2014-01-14 00:45:49

by Pavel Roskin

[permalink] [raw]
Subject: serial8250: bogus low_latency destabilizes kernel, need sanity check

Hello!

I've been debugging an instability of a kernel on some 32-bit x86
embedded system. The kernel would just hang randomly.

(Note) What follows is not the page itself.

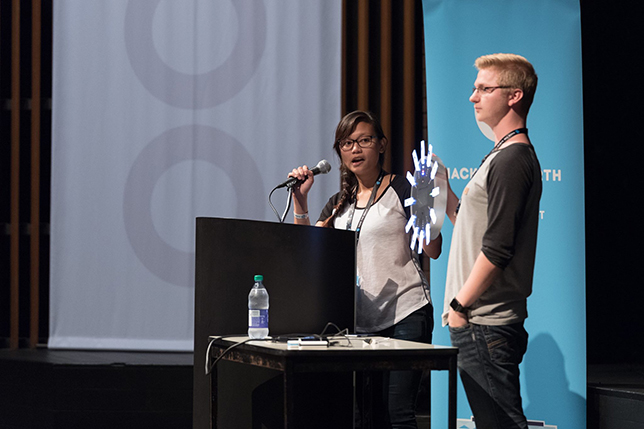 Michelle Mabuyo and Brad Moon from the University of Alberta present their Weasley Clock. Photo by JK Liu.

I had to enable
most debug options to find the reason.

The system has several serial ports, including ttyS4. There is also a
file called /etc/serial.conf that contains a line

/dev/ttyS4 uart 16550a irq 17 baud_base 921600 port 0xd000 low_latency

That file is processed by the setserial utility on startup that makes
the port as low_latency.

And then the kernel reports this:

BUG: sleeping function called from invalid context
at /root/src/linux-3.12.6/kernel/mutex.c:616 in_atomic(): 1,
irqs_disabled(): 1, pid: 0, name: swapper/0 INFO: lockdep is turned off.
irq event stamp: 296476
hardirqs last enabled at (296475): [<c10b4ff1>]
tick_nohz_idle_exit+0x151/0x1b0 hardirqs last disabled at (296476):
[<c1588f45>] _raw_spin_lock_irq+0x15/0x80 softirqs last enabled at
(296458): [<c1049c9d>] __do_softirq+0x2ad/0x3b0 softirqs last disabled
at (296421): [<c1004637>] do_softirq+0x97/0xf0 CPU: 0 PID: 0 Comm:
swapper/0 Not tainted 3.12.6 #3 Hardware name: RadiSys SandyBridge
Platform/S-CEQM67-i5-2515EE , BIOS 20.02.01 08/29/2012 00000000
00000000 f480de5c c1580991 c17d7a00 f480de84 c1076726 c1710154 00000001
00000001 00000000 c17d7cfc f495b000 f3df097c 00000000 f480decc c1584223
f495b058 00000001 f495b018 f480deb8 c134cf7c 00000001 00000002 Call
Trace: [<c1580991>] dump_stack+0x4b/0x66
[<c1076726>] __might_sleep+0x166/0x210
[<c1584223>] mutex_lock_nested+0x23/0x380
[<c134cf7c>] ? ldsem_down_read_trylock+0x7c/0xa0
[<c134acf2>] ? tty_ldisc_ref+0x22/0x50
[<c134acf2>] ? tty_ldisc_ref+0x22/0x50
[<c134bc5e>] flush_to_ldisc+0x3e/0x100
[<c134bd60>] tty_flip_buffer_push+0x40/0x50
[<c1361a15>] serial8250_rx_chars+0xc5/0x200
[<c158902b>] ? _raw_spin_lock_irqsave+0x7b/0x90
[<c1362e67>] ? serial8250_handle_irq+0x37/0xa0
[<c1362eb1>] serial8250_handle_irq+0x81/0xa0
[<c1362eec>] serial8250_default_handle_irq+0x1c/0x20
[<c1360d0c>] serial8250_interrupt+0x5c/0xd0
[<c10a3744>] handle_irq_event_percpu+0x54/0x390
[<c10a67e6>] ? handle_fasteoi_irq+0x16/0xe0
[<c10a3ab1>] ? handle_irq_event+0x31/0x60
[<c10a3aba>] handle_irq_event+0x3a/0x60
[<c10a67d0>] ? unmask_irq+0x30/0x30
[<c10a681e>] handle_fasteoi_irq+0x4e/0xe0
<IRQ> [<c15922d2>] ? do_IRQ+0x42/0xc0

That's a backtrace for Linux 3.12.6, but 3.13-rc8 does the same thing.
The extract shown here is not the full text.